Matt_Simpson comments on AI indifference through utility manipulation - Less Wrong
You are viewing a comment permalink. View the original post to see all comments and the full post content.
You are viewing a comment permalink. View the original post to see all comments and the full post content.
Comments (53)
I still don't understand.
So I am choosing whether I want to play the lottery and commit to committing suicide if I lose. If I don't play the lottery my utility is 0, if I play I lose with probability 99%, receiving -1 utility, and win with probability 1%, receiving utility 99.
The policy of not playing the lottery has utility 0, as does playing the lottery without commitment to suicide. But the policy of playing the lottery and committing to suicide if I lose has utility 99 in worlds where I win the lottery and survive (which is the expected utility of histories consistent with my observations so far in which I survive). After applying indifference, I have expected utility of 99 regardless of lottery outcome, so this policy wins over not playing the lottery.
Having lost the lottery, I no longer have any incentive to kill myself. But I've also already either self-modified to change this or committed to dying (say by making some strategic play which causes me to get killed by humans unless I acquire a bunch of resources), so it doesn't matter what indifference would tell me to do after I've lost the lottery.
Can you explain what is wrong with this analysis, or give some more compelling argument that committing to killing myself isn't a good strategy in general?
Are you indifferent between (dying) and (not dying) or are you indifferent between (dying) and (winning the lottery and not dying)?

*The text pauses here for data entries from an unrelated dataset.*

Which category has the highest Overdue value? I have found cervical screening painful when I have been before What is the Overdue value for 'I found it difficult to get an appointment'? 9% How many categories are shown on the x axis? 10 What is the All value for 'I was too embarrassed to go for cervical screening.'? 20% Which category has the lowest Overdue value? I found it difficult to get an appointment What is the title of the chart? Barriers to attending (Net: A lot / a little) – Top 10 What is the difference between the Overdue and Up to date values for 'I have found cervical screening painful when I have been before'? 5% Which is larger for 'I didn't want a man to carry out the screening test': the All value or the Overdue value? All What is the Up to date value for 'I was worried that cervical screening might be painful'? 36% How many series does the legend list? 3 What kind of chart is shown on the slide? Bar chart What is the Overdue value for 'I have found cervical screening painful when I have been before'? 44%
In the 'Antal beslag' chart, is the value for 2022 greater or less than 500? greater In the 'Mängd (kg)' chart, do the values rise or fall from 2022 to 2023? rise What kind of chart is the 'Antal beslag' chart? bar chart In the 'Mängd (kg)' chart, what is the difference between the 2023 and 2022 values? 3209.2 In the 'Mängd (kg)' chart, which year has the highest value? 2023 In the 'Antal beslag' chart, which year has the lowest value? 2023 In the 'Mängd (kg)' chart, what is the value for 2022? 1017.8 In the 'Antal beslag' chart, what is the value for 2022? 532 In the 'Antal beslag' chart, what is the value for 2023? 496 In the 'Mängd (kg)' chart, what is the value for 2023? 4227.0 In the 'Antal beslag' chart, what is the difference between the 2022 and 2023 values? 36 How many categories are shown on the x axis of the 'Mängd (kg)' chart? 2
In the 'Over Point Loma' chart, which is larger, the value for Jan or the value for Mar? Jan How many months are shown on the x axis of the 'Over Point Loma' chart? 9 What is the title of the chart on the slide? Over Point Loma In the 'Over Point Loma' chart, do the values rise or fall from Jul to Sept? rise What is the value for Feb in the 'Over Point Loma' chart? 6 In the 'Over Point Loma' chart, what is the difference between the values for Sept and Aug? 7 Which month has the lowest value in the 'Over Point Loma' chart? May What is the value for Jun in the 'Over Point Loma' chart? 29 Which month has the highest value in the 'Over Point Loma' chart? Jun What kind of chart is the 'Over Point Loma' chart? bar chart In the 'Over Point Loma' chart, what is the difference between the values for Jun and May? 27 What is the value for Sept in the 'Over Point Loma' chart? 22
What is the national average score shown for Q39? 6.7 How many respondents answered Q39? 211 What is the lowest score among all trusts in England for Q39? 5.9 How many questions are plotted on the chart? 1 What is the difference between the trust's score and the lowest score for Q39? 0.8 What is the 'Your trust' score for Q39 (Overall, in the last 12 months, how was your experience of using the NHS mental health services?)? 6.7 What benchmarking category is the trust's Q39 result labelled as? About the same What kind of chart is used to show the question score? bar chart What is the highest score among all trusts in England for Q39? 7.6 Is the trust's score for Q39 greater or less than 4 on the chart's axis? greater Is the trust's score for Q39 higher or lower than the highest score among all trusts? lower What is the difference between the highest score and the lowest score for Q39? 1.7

It should be clear that I can engineer a situation where survival <==> winning the lottery, in which case I am indifferent between (winning the lottery and not dying) and (not dying) because they occur in approximately the same set of possible worlds. So I'm simultaneously indifferent between (dying) and (not dying) and between (dying) and (winning the lottery and not dying).
That doesn't follow unless, in the beginning, you were already indifferent between (winning the lottery and not dying) and (dying). Remember, a utility function is a map from all possible states of the world to the real line (ignore what economists do with utility functions for the moment). (being alive) is one possible state of the world. (being alive and having won the lottery) is not the same state of the world. In more detail, assign arbitrary numbers for utlity (aside from rank) - suppose U(being alive) = U(being dead) = 0 and suppose U(being alive and having won the lottery) = 1.
Now you engineer the situation such that survival <==> having won the lottery. It is still the case that U(survival) = 0. Your utility function doesn't change because some random aspect of reality changes - if you evaluate the utility of a certain situation at time t, you should get the same answer at time t+1. It's still the same map from states of the world to the real line. A terse way of saying this is "when you ask the question doesn't change the answer." But if we update on the fact that survival => having won the lottery, then we know we should really be asking about U(being alive and having won the lottery) which we know to be 1, which is not the same as U(dying).